Who composed the score?
Dickon Hinchliffe. His cues are spare, internal, and often string-led — pressure more than melody.
Is the piano music in the bar on the album?
Yes. Billy Hough’s diegetic performances (“Downtown,” “Venice,” “You Can’t Put Your Arm Around a Memory”) are on the official release.
Does the soundtrack include the harder electronic tracks?
Several: Justice’s “Let There Be Light,” The Qemists’ “Stompbox (Spor Remix),” Amon Tobin’s “Esther’s,” and more, alongside Latin rap staples.
What’s the closing song?
Leonard Cohen’s “Famous Blue Raincoat.” On screen it’s used as a reflective closer; on album it ends the set.
Where can I hear it?
Apple Music and Spotify stream the 14-track Lakeshore album; physical CDs also circulated on release.

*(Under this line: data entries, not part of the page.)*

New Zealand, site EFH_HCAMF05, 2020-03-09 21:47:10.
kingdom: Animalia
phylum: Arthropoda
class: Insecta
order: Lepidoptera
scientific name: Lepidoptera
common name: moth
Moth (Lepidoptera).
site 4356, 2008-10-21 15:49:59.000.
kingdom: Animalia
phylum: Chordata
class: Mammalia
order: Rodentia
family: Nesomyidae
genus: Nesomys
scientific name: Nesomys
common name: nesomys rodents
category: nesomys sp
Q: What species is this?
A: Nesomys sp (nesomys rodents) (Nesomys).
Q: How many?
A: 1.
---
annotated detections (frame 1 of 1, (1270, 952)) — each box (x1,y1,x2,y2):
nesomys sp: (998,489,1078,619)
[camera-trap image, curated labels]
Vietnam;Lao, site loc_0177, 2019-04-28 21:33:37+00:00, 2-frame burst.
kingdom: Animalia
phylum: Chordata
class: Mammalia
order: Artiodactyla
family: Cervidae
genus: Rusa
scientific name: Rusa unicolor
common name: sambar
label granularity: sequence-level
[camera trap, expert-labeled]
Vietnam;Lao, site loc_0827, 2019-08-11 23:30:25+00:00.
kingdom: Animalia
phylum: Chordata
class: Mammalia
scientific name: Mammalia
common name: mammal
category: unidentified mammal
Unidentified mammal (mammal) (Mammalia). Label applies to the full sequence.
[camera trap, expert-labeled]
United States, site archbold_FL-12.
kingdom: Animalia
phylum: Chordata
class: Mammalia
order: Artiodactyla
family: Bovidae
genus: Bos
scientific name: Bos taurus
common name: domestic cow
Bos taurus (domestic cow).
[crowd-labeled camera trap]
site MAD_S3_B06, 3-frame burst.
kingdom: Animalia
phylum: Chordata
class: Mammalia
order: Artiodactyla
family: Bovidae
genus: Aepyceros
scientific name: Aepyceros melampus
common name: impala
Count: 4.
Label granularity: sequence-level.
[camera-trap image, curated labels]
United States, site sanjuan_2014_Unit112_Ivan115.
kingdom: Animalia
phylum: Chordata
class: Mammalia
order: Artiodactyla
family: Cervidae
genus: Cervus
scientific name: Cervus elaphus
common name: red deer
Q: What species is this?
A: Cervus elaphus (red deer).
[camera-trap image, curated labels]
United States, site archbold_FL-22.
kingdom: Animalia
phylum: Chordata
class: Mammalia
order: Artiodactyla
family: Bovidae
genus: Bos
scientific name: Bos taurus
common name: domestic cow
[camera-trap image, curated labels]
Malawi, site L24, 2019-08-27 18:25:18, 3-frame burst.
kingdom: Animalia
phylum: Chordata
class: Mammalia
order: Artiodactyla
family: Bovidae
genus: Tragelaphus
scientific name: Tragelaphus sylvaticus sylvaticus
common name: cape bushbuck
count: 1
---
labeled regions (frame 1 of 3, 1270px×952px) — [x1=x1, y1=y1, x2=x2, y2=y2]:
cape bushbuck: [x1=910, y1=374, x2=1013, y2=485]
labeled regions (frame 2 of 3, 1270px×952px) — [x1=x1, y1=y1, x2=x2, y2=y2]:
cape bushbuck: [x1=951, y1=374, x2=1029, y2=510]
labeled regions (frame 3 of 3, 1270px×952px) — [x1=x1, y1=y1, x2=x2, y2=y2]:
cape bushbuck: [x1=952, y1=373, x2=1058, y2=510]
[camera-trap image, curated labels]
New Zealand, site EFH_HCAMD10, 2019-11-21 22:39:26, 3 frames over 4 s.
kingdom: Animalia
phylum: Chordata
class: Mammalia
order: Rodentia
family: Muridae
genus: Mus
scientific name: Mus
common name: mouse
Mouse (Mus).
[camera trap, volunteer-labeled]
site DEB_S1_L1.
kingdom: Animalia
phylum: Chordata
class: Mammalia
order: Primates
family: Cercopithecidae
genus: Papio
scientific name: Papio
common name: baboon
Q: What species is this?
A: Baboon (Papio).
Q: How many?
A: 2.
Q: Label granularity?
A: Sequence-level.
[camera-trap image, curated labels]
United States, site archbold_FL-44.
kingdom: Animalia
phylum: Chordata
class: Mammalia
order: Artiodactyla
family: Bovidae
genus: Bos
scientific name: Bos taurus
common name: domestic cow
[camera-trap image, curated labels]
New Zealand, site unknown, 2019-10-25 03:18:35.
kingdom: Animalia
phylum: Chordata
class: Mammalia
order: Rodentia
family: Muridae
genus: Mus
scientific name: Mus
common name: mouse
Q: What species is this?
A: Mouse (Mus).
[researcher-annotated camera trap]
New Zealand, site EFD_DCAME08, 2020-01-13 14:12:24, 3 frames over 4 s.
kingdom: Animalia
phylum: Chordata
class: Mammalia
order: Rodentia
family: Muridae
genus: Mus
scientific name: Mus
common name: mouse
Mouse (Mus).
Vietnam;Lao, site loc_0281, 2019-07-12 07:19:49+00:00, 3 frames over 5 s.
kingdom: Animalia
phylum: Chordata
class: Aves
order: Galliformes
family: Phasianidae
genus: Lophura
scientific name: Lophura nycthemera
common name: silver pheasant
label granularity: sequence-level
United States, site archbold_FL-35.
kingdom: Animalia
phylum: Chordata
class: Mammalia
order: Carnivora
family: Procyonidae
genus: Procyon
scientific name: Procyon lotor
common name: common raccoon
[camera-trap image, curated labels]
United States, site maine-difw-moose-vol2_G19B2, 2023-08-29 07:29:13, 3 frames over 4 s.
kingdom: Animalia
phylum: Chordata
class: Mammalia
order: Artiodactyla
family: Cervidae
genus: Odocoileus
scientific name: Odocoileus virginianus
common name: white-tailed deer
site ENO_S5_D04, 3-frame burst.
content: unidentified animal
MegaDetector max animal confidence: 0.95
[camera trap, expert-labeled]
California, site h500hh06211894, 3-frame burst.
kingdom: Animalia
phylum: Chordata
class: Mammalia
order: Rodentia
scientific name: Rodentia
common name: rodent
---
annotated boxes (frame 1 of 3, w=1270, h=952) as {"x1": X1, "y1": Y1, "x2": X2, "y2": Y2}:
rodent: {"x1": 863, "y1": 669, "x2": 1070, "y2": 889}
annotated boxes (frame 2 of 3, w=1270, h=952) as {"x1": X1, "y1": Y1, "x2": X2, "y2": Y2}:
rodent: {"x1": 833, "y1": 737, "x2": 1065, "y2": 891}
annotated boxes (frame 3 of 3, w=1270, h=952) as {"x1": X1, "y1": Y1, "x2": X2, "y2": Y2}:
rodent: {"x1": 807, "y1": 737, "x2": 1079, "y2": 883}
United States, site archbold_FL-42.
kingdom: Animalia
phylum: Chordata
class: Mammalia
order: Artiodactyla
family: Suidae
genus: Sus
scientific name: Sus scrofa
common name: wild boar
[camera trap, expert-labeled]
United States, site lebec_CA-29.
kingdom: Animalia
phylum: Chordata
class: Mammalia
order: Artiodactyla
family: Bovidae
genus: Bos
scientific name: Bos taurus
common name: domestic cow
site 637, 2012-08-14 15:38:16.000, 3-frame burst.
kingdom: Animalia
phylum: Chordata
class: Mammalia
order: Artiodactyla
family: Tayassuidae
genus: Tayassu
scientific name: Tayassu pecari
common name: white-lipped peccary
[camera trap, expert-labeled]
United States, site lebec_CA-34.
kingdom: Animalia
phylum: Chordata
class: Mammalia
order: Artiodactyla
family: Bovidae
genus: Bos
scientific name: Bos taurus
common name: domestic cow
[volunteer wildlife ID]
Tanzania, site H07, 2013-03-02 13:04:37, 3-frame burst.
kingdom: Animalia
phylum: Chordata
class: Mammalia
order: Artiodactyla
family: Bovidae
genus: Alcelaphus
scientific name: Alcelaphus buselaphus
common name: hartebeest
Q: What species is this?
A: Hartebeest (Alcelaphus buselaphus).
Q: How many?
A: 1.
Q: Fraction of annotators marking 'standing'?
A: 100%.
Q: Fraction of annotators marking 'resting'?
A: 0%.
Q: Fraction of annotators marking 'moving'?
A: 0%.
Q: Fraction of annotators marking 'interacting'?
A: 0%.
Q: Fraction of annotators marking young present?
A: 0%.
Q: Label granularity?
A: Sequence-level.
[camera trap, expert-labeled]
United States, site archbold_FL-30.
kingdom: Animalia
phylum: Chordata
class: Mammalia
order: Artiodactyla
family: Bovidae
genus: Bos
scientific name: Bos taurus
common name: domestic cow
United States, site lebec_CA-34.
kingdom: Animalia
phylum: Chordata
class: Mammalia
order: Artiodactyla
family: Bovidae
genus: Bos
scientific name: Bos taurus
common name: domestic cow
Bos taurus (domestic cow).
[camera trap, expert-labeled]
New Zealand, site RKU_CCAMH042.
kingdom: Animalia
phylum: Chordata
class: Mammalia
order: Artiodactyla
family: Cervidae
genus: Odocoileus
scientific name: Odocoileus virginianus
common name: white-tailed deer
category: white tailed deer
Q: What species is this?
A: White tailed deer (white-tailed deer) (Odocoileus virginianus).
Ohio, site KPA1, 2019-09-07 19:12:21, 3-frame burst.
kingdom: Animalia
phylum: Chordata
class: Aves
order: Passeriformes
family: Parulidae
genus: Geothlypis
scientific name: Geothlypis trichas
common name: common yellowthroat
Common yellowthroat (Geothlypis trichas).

Canonical Entities & Relations

SubjectVerbObject
Dickon Hinchliffecomposedoriginal score for Rampart
Lakeshore RecordsreleasedRampart (Original Motion Picture Soundtrack)
Billy Houghperformedpiano-bar songs featured in film and on album
Control Macheteperformed“Control Machete” (feature)
Molotovperformed“Parásito” (feature)
Delinquent Habitsperformed“Tres Delinquentes” (feature)
Leonard Cohenperformed“Famous Blue Raincoat” (closing song)
Oren MovermandirectedRampart (2011/2012 release)
Millennium Entertainmentdistributedthe film in the U.S.